Bill Dawkins: And going along those lines of growth, once you all get this thing stabilized and hopefully this company can begin to ramp again, how - trying to think, how rapidly can this company ramp once you all get this thing stabilized and grow these customers out?

Todd Brooks: There’s a lot, Bill. It depends upon - we will likely employ, as we go forward, kind of a dual strategy of organic and inorganic. So organic growth through our existing product set and then growth on the back of strategic acquisitions. And so a lot of it just depends on the - largely on the types of companies that we might go and acquire. I think on the organic side, the mature software companies like FalconStor, it would be naive to think that you would turn that base product set into a super high growing product set again. But I do think that we can deliver some modest amount of organic growth while we are also then adding growth via M&A.

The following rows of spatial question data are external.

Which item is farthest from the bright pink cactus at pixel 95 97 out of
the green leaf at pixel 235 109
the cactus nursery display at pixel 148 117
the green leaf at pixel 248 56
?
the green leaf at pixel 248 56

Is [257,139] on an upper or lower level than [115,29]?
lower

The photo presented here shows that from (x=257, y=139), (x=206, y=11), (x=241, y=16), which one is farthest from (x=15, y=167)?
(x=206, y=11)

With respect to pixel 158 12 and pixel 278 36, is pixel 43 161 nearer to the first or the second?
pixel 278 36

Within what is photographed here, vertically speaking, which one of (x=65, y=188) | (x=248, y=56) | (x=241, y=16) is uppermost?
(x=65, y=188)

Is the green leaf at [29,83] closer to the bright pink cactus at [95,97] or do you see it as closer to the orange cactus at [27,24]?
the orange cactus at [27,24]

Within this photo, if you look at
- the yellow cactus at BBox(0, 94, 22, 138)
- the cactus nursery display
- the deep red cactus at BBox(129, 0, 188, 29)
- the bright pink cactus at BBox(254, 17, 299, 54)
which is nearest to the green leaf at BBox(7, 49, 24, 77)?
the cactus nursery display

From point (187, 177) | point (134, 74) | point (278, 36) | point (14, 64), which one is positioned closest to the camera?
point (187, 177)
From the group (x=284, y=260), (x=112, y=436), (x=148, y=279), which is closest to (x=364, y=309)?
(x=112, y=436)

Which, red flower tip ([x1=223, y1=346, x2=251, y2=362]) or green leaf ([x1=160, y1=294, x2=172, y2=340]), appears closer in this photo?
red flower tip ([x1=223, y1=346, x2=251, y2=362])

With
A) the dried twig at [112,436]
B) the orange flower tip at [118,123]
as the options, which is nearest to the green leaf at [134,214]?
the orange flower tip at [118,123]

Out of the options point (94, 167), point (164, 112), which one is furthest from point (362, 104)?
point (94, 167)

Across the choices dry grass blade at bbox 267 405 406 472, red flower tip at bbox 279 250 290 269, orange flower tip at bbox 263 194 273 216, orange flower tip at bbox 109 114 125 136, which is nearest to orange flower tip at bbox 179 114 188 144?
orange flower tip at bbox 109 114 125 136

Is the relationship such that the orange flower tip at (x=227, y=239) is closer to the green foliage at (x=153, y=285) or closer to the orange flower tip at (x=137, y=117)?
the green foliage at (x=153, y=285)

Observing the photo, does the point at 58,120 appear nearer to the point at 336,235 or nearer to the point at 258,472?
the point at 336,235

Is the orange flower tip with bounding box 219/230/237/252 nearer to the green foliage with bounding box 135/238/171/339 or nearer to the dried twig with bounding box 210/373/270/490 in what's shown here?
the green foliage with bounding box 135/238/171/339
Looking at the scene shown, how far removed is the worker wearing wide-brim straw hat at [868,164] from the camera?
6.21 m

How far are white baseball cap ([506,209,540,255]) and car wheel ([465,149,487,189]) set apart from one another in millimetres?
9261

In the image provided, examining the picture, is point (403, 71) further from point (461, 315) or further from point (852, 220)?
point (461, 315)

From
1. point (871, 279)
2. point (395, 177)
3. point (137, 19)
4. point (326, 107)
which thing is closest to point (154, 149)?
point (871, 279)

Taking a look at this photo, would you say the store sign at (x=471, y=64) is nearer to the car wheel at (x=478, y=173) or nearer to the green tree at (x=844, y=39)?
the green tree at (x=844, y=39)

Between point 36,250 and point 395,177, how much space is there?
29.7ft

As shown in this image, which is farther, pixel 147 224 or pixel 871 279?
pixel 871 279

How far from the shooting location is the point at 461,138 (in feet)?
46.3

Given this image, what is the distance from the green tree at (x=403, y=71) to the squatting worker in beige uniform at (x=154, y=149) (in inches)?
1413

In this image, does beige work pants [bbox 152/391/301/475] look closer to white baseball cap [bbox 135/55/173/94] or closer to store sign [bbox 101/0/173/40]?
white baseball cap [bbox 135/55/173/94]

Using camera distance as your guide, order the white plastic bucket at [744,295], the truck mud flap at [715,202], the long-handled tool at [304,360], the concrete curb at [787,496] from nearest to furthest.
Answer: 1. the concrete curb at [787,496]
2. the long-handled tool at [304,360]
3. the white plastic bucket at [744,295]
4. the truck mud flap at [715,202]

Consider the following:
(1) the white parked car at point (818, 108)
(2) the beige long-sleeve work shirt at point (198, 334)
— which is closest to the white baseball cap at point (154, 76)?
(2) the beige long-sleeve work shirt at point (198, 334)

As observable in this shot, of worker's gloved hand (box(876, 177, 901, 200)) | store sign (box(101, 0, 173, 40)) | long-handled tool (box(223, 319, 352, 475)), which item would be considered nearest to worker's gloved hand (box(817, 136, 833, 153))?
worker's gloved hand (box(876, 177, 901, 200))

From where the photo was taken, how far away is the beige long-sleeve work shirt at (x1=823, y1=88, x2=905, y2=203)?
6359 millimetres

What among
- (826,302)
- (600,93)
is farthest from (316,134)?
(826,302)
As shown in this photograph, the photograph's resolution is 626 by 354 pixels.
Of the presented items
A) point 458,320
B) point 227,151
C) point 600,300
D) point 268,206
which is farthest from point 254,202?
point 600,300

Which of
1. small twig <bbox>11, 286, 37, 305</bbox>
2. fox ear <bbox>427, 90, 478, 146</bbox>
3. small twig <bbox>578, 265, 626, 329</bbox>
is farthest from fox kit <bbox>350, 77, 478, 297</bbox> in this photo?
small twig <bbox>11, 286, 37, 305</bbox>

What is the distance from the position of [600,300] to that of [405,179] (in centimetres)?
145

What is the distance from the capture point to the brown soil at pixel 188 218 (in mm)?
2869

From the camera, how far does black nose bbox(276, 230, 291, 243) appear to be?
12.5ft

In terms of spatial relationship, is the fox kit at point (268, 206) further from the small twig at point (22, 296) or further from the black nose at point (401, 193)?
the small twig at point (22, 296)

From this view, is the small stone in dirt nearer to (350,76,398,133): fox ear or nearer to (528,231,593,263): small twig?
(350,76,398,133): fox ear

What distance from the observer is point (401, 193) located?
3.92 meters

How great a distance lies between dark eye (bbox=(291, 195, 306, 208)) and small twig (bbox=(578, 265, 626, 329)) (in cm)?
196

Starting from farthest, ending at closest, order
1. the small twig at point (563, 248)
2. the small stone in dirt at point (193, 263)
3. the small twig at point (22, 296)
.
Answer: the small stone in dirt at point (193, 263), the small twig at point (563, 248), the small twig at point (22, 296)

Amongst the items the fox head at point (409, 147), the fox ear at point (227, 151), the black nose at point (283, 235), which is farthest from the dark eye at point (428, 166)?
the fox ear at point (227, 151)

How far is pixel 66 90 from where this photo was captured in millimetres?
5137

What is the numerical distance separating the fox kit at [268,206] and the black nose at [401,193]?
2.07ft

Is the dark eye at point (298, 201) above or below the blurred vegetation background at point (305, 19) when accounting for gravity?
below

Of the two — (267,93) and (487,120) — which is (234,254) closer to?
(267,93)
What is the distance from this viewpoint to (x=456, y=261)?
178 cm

Bill Dawkins: The reason for my question is, I mean we talk about the size of this market. We’ve got this little bitty company in this big market, but it just never really showed up on the topline with FalconStor and that's why I ask is, this product - I mean as your press releases state, I mean you’ve got a pretty damn good product. It’s just I haven't ever seen the damn product ramp. That’s what I’m…

Todd Brooks: Yes. Well, we covered just a little bit, Bill from - in the Q3 call. And I agree with you. The product is fantastic. The - I think where the company struggled historically was just in commercial execution, right? And so I can't speak because we weren’t here obviously exactly where they fell down. But as we look at rebuilding the relationships, it's all about discipline, proper account management, keeping in touch with the customers. A lot of customers that we’ve reengaged with, hearing comments like oh, we haven’t heard from you guys in two or three years is not uncommon, right? So who knows? We might be surprised with what we can drive organically, but I don't want to be naïve and think that all of a sudden, core FalconStor products are going to become just super high growth products. But they can serve as a fantastic foundation to grow via M&A.

Bill Dawkins: Got you. So we can be the core of something bigger as far as the package is concerned?

Todd Brooks: Absolutely.

Bill Dawkins: Okay. Thanks.

Todd Brooks: And storage, as you well know, is centric to a lot of enterprise software applications, right? And so I think as we begin to lay out our strategic roadmap going forward and we begin to think about other areas in which we might go into, there are a lot of interesting opportunities for enterprise software that is storage centric.

Bill Dawkins: Got you. Thank you.

Operator: [Operator instructions]. We have no more questions in the queue. I’d like to turn it back to you for any closing remarks.

Todd Brooks: No, I'm good, Christie. Thank you very much. And once again, thanks everyone for attending today, taking your time out of your busy schedule to attend our call. We look forward to our call next quarter. Thank you.

Operator: And that concludes our call for today. Thank you for your participation. You may now disconnect.